Psikoloji çalışmasının dört amacı vardır:
İlk hedef, davranışı gözlemlemek ve gözlemlenen şeyi olabildiğince nesnel bir şekilde, genellikle en küçük ayrıntısına kadar açıklamaktır.
Tanımlamalar gözlemlenebilir verilerden gelirken, psikologlar bariz olanın ötesine geçmeli ve gözlemlerini açıklamalıdır. Başka bir deyişle, özne yaptığı şeyi neden yaptı?
Ne olduğunu ve neden olduğunu öğrendikten sonra, gelecekte ne olacağını tahmin etmeye başlayabiliriz. Çoğu zaman doğru olan eski bir söz vardır: "Gelecekteki davranışların en iyi habercisi, geçmiş davranışlardır."
Ne olduğunu, neden olduğunu ve gelecekte ne olabileceğini bildiğimizde, olumsuz davranışı değiştirebiliriz.

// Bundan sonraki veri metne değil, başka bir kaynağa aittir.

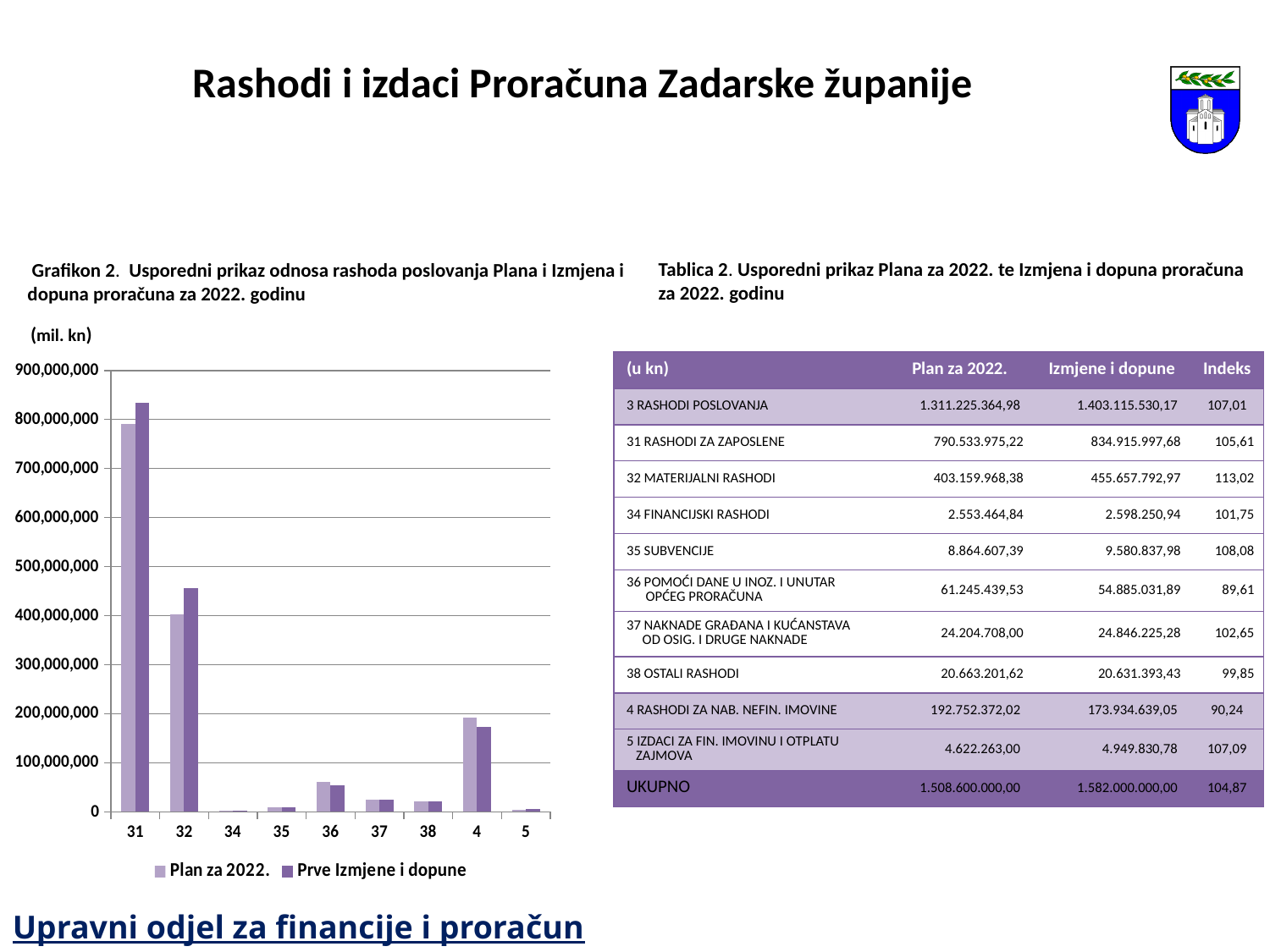
Is the Plan za 2022. value for category 31 greater or less than 700,000,000? greater How many categories are shown on the x axis of the chart? 9 For category 32, which series has the larger value: Plan za 2022. or Prve Izmjene i dopune? Prve Izmjene i dopune Which category has the highest value for the Prve Izmjene i dopune series? 31 What kind of chart is shown on the slide? bar chart What are the two series names listed in the chart's legend? Plan za 2022. and Prve Izmjene i dopune Which category has the highest value for the Plan za 2022. series? 31 For category 4, which series has the larger value: Plan za 2022. or Prve Izmjene i dopune? Plan za 2022. Is the Prve Izmjene i dopune value for category 31 greater or less than 800,000,000? greater How many series does the chart's legend list? 2 Is the Plan za 2022. value for category 36 greater or less than 100,000,000? less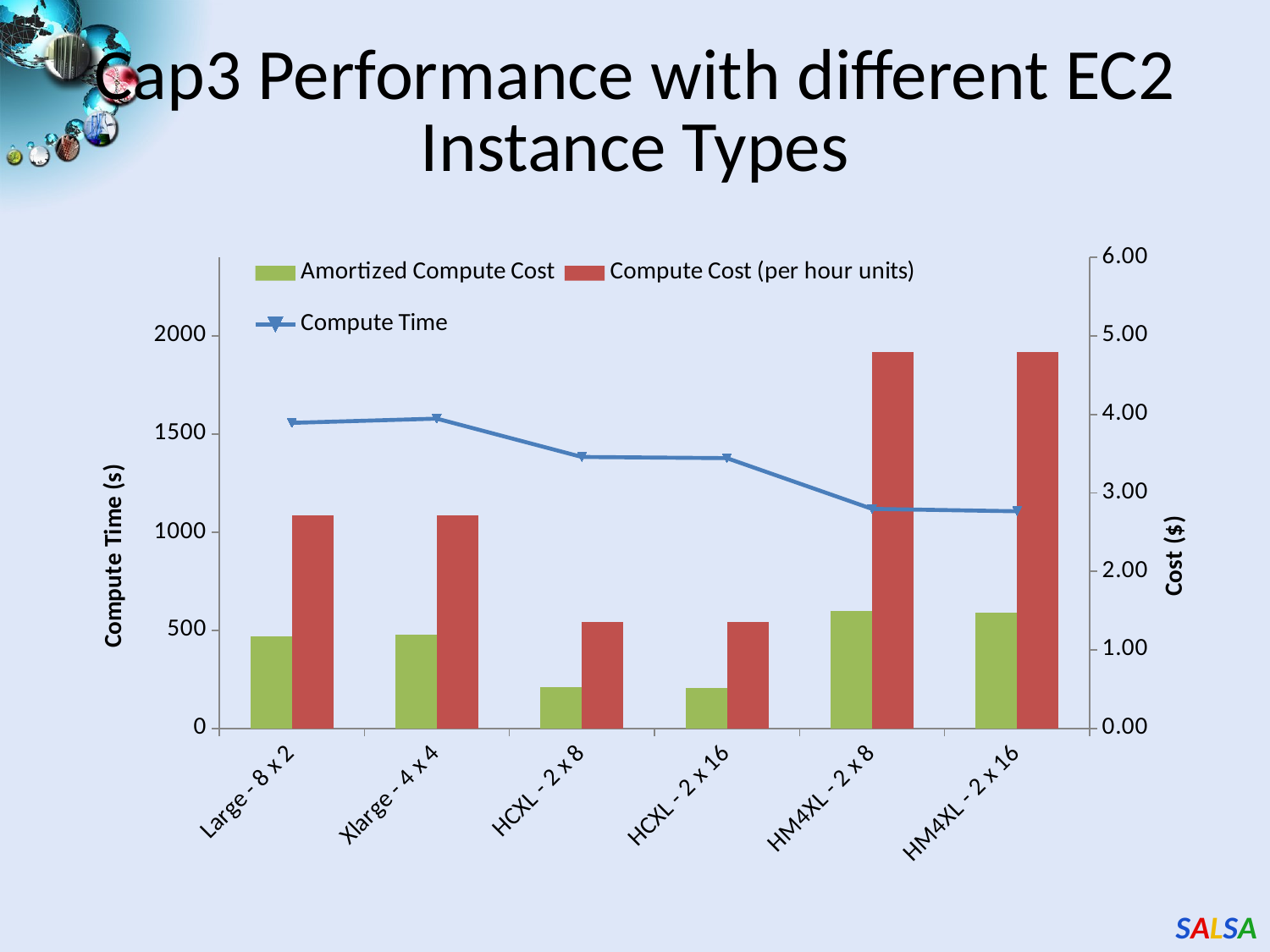
Is the Compute Cost (per hour units) for HCXL - 2 x 8 greater or less than 2.00? less Which has the larger Amortized Compute Cost: HM4XL - 2 x 8 or HCXL - 2 x 8? HM4XL - 2 x 8 What is the title of the right vertical axis of the chart? Cost ($) Is the Compute Time for HM4XL - 2 x 16 greater or less than 1500? less How many series does the chart legend list? 3 Which has the larger Compute Cost (per hour units): Large - 8 x 2 or HCXL - 2 x 8? Large - 8 x 2 How many instance types are shown on the x axis of the chart? 6 Does the Compute Time line generally rise or fall from left to right across the instance types? fall Is the Compute Time for Large - 8 x 2 greater or less than 1000? greater What is the title of the left vertical axis of the chart? Compute Time (s)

Birçok yönden bu dört hedef, başkalarıyla etkileşim kurarken her gün yaptığımız şeylere benzer. Psikologlar aynı türden pek çok soru sorarlar, ancak hem insan hem de hayvan davranışını titizlikle test etmek ve sistematik olarak anlamak için bilimsel yöntemi kullanırlar.